- [Directive] Return each line of the records with nothing changed, pictures excepted.

--- Begin Material to process ---

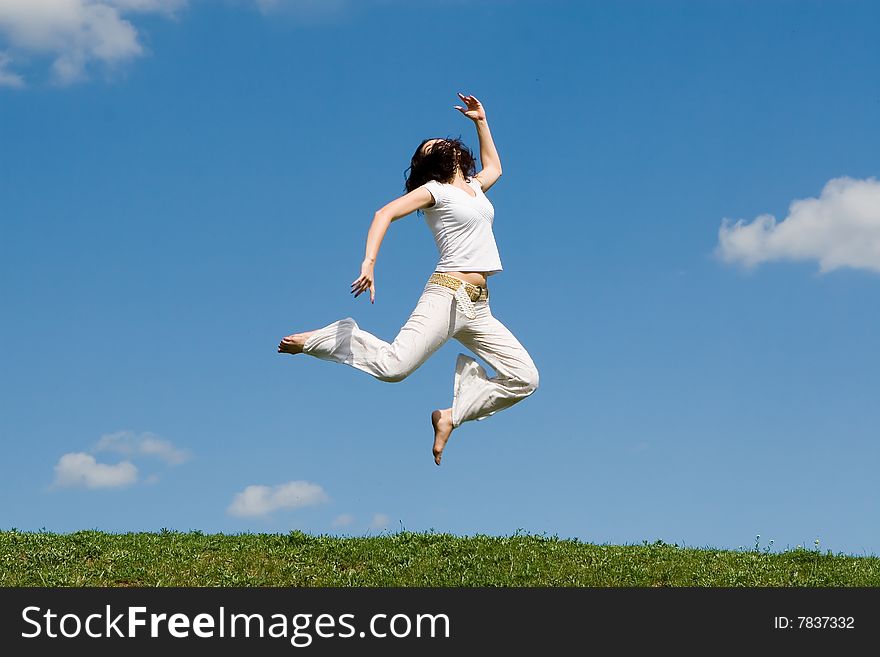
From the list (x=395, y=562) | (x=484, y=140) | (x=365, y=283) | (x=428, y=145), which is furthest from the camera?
(x=395, y=562)

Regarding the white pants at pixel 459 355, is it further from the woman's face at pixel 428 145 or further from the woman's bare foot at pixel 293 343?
the woman's face at pixel 428 145

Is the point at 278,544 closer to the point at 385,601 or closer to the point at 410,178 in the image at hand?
the point at 385,601

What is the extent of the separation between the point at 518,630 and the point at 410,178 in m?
4.48

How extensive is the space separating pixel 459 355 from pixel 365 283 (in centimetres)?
188

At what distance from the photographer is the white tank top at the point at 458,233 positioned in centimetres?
978

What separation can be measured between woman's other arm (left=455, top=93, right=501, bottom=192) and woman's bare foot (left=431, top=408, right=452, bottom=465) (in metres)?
2.48

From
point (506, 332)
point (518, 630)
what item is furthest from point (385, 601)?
point (506, 332)

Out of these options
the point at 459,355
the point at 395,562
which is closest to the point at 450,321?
the point at 459,355

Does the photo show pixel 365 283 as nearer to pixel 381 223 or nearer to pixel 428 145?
pixel 381 223

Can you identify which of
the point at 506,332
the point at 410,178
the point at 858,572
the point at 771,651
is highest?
the point at 410,178

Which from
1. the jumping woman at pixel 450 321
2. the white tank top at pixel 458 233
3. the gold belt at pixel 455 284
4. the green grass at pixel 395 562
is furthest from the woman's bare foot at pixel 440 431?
the green grass at pixel 395 562

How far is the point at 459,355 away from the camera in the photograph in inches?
408

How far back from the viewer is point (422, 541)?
41.8ft

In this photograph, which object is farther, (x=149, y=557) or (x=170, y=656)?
(x=149, y=557)
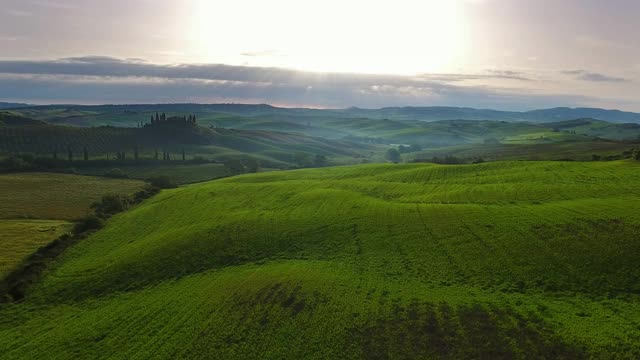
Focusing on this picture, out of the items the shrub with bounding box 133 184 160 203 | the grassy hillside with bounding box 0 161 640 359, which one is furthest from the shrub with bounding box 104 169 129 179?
the grassy hillside with bounding box 0 161 640 359

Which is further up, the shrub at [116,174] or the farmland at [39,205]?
the farmland at [39,205]

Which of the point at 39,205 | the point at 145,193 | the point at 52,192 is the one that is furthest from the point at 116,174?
the point at 145,193

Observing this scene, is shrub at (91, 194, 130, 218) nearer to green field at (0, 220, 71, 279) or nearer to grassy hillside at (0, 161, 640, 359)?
green field at (0, 220, 71, 279)

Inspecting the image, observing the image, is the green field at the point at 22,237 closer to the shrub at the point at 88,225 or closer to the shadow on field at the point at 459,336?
the shrub at the point at 88,225

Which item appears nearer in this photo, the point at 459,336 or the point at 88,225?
the point at 459,336

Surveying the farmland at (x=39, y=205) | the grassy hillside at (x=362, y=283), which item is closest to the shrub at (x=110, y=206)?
the farmland at (x=39, y=205)

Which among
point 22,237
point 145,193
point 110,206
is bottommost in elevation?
point 22,237

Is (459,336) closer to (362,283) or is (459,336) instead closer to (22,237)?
(362,283)

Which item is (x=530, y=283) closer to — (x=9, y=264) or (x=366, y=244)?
(x=366, y=244)

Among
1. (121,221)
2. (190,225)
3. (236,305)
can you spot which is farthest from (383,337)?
(121,221)
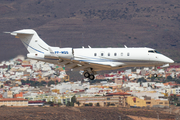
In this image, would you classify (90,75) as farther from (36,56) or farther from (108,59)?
(36,56)

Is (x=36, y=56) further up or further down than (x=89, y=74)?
further up

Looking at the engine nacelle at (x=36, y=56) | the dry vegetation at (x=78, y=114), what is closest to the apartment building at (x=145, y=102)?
the dry vegetation at (x=78, y=114)

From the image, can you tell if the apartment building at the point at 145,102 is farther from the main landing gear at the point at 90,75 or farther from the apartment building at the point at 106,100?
the main landing gear at the point at 90,75

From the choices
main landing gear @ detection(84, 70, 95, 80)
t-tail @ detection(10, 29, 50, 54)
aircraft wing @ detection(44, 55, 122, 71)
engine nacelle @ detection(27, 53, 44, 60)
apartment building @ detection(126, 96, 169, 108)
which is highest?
t-tail @ detection(10, 29, 50, 54)

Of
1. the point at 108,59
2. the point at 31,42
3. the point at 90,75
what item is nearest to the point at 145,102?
the point at 90,75

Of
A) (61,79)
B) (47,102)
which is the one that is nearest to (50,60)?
(47,102)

--- End Material to process ---

- [Final result]
From the list (x=395, y=562) | (x=484, y=140) | (x=365, y=283) | (x=428, y=145), which is furthest from the camera?
(x=395, y=562)

Regarding the white pants at pixel 459 355, is it further from the woman's face at pixel 428 145 or further from the woman's bare foot at pixel 293 343?
the woman's face at pixel 428 145

Is the point at 278,544 closer to the point at 385,601 or closer to the point at 410,178 in the image at hand?
the point at 385,601

What is the extent of the separation between the point at 518,630 and the point at 410,178 in m?
4.48

How extensive is the space separating pixel 459 355 from pixel 365 283 (in centimetres)?
188

At what distance from the photographer is the white tank top at the point at 458,233 positioned in centimetres?
978

What separation can be measured between woman's other arm (left=455, top=93, right=501, bottom=192) and woman's bare foot (left=431, top=408, right=452, bottom=465) (in metres)?
2.48

From
point (506, 332)
point (518, 630)
what item is furthest from point (385, 601)?
point (506, 332)

Out of these options
the point at 459,355
the point at 395,562
which is closest to the point at 450,321?
the point at 459,355

Does the photo show pixel 365 283 as nearer to pixel 381 223 or nearer to pixel 428 145?
pixel 381 223

Can you identify which of
the point at 506,332
the point at 410,178
the point at 858,572
the point at 771,651
is highest?
the point at 410,178

Which from
1. the jumping woman at pixel 450 321
2. the white tank top at pixel 458 233
3. the gold belt at pixel 455 284
4. the green grass at pixel 395 562
is furthest from the woman's bare foot at pixel 440 431?
the green grass at pixel 395 562

How far is the point at 459,355 away from the camera in the photograph in inches?
408

How far back from the viewer is point (422, 541)?
41.8ft

In this photograph, which object is farther, (x=149, y=557) or (x=170, y=656)?
(x=149, y=557)
Focusing on this picture, out of the items the shrub with bounding box 133 184 160 203 | the grassy hillside with bounding box 0 161 640 359, which one is furthest from the shrub with bounding box 104 169 129 179?
the grassy hillside with bounding box 0 161 640 359

Which is further up, the shrub at [116,174] or the farmland at [39,205]?
the farmland at [39,205]

Which of the point at 39,205 | the point at 145,193 | the point at 52,192 is the one that is furthest from the point at 116,174?
the point at 145,193

Observing this scene, is shrub at (91, 194, 130, 218) nearer to green field at (0, 220, 71, 279) or nearer to grassy hillside at (0, 161, 640, 359)?
green field at (0, 220, 71, 279)

Inspecting the image, observing the image, is the green field at the point at 22,237 closer to the shrub at the point at 88,225 or closer to the shadow on field at the point at 459,336?
the shrub at the point at 88,225

Which item appears nearer in this photo, the point at 459,336 or the point at 88,225?
the point at 459,336

Surveying the farmland at (x=39, y=205) | the grassy hillside at (x=362, y=283), which item is closest to the shrub at (x=110, y=206)?
the farmland at (x=39, y=205)

Which among
point 22,237
point 145,193
point 110,206
is bottommost in elevation?
point 22,237

Is (459,336) closer to (362,283) or is (459,336) instead closer to (22,237)?
(362,283)

Which item is (x=530, y=283) closer to — (x=9, y=264) or (x=366, y=244)?
(x=366, y=244)

Among
1. (121,221)
2. (190,225)
3. (236,305)
can you spot which is farthest from (383,337)?
(121,221)
In this image, would you classify (90,75) as farther from (36,56) or farther from (108,59)?
(36,56)

Is (x=36, y=56) further up or further down than (x=89, y=74)?
further up

Looking at the engine nacelle at (x=36, y=56) | the dry vegetation at (x=78, y=114), what is closest to the apartment building at (x=145, y=102)?
the dry vegetation at (x=78, y=114)

From the image, can you tell if the apartment building at the point at 145,102 is farther from the main landing gear at the point at 90,75 or farther from the apartment building at the point at 106,100?
the main landing gear at the point at 90,75

From the choices
main landing gear @ detection(84, 70, 95, 80)
t-tail @ detection(10, 29, 50, 54)
aircraft wing @ detection(44, 55, 122, 71)
engine nacelle @ detection(27, 53, 44, 60)
apartment building @ detection(126, 96, 169, 108)
which is highest?
t-tail @ detection(10, 29, 50, 54)

Of
1. the point at 108,59
2. the point at 31,42
3. the point at 90,75
what item is nearest to the point at 145,102?
the point at 90,75

Of
A) (61,79)
B) (47,102)
which is the one that is nearest to (50,60)?
(47,102)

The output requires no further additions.